De voorzieningenrechter stelt voorop dat de omgeving van het bedrijf van verzoekers is aan te merken als gelegen buiten een concentratiegebied en buiten de bebouwde kom, zoals bedoeld in artikel 3, eerste lid van de Wgv, waarvoor de geurnormen en afstanden gelden die in dat artikel zijn opgenomen. Met het bouwplan verandert dit niet. De voorzieningenrechter stelt vast dat uit de bij de omgevingsvergunning gevoegde tekeningen voldoende duidelijk is waar op het perceel aan [adres 1] de tiny houses zullen worden gerealiseerd. De locatietekening maakt deel uit van de omgevingsvergunning zodat het, anders dan verzoekers menen, niet is toegelaten om de woningen elders op het perceel te bouwen. Uitgaande van de situering van de tiny houses op de tekening blijkt dat de woning aan [adres 2] op kortere afstand van het bedrijf van verzoekers ligt dan de tiny houses aan [adres 1] en daarmee bepalend is voor de uitbreidingsmogelijkheden van het bedrijf. Dit wordt ook bevestigd door het door het college aan het bestreden besluit ten grondslag gelegde advies van DCMR van 30 mei 2024. Omdat uit het onder punt 6.2 genoemde geuronderzoek voorts blijkt dat dat de geurbelasting op de tiny houses ruim onder de ingevolge de Wgv gestelde normen blijft en daarmee het woon- en leefklimaat bij de tiny houses aanvaardbaar zal zijn heeft het college zich terecht op het standpunt gesteld dat de nieuwe woningen voor verzoekers niet leiden tot nieuwe belemmeringen voor de bedrijfsvoering.

Conclusie en gevolgen

9. Uit het voorgaande volgt dat het bestreden besluit in beroep naar verwachting in stand zal blijven, zodat er geen aanleiding is voor het treffen van een voorlopige voorziening.

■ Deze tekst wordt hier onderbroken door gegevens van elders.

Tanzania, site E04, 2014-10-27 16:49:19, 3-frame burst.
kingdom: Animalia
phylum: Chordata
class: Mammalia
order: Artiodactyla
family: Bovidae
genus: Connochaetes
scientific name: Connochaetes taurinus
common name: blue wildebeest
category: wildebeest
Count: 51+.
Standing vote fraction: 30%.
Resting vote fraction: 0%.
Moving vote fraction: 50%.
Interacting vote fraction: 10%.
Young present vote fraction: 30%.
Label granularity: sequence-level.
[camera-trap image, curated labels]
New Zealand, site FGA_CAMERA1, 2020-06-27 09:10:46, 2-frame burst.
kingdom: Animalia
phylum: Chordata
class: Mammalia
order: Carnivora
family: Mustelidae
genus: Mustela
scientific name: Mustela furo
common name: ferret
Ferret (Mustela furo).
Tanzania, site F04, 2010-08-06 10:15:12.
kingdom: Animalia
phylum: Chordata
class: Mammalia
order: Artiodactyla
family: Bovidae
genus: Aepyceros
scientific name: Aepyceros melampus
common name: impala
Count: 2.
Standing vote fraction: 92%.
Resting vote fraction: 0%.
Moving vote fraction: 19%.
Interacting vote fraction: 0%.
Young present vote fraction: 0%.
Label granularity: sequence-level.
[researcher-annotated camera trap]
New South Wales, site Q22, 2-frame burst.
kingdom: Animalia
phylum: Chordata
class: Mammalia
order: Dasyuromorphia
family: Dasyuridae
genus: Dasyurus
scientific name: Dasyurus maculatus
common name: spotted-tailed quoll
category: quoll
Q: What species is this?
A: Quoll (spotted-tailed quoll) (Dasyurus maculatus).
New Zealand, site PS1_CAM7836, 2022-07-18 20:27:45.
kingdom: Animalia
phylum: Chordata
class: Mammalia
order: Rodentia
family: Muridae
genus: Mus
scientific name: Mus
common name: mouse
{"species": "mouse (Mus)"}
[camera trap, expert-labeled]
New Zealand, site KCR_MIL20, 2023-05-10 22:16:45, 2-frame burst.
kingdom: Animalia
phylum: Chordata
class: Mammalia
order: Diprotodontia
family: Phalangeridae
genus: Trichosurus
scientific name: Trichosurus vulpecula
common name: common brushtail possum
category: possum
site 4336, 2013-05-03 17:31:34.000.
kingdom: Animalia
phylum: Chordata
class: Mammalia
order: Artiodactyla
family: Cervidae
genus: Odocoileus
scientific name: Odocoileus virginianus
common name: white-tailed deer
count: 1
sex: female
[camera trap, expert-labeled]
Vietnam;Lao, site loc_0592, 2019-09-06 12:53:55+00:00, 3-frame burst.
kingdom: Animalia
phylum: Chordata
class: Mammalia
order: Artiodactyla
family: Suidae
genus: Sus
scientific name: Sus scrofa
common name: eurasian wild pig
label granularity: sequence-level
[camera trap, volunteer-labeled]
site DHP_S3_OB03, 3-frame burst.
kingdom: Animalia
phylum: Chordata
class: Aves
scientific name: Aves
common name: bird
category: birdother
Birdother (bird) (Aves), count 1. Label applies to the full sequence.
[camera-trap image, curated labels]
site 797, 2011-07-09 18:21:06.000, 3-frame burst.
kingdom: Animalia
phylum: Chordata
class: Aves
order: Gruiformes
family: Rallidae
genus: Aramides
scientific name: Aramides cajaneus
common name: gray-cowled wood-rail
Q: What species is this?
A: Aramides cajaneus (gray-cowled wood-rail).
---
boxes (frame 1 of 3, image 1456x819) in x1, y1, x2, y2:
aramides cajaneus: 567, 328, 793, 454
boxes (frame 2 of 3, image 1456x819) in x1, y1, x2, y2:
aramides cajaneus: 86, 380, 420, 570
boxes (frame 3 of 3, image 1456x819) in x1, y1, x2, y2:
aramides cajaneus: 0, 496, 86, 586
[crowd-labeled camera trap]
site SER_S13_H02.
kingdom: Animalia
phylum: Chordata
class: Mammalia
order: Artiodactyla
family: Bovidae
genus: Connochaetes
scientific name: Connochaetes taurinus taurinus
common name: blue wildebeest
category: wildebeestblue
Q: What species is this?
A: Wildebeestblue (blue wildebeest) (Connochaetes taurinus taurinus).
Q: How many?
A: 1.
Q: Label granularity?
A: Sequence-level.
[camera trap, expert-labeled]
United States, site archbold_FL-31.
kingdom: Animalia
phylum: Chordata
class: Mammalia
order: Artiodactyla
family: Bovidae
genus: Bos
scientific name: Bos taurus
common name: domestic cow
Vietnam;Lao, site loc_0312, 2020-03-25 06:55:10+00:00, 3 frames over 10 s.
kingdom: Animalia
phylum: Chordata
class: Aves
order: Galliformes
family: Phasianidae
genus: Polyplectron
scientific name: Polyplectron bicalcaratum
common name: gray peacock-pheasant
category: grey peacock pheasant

Dat betekent dat vergunninghouder de omgevingsvergunning kan (blijven) gebruiken. Voor vergoeding van het griffierecht of een proceskostenveroordeling bestaat geen aanleiding.

Beslissing

De voorzieningenrechter wijst het verzoek om voorlopige voorziening af.
Deze uitspraak is gedaan door mr. J. Fransen, voorzieningenrechter, in aanwezigheid van mr. J.V. Baan-de Vries, griffier. Uitgesproken in het openbaar op 26 maart 2025.
griffier
voorzieningenrechter
Een afschrift van deze uitspraak is verzonden aan partijen op:

Tegen deze uitspraak staat geen hoger beroep of verzet open.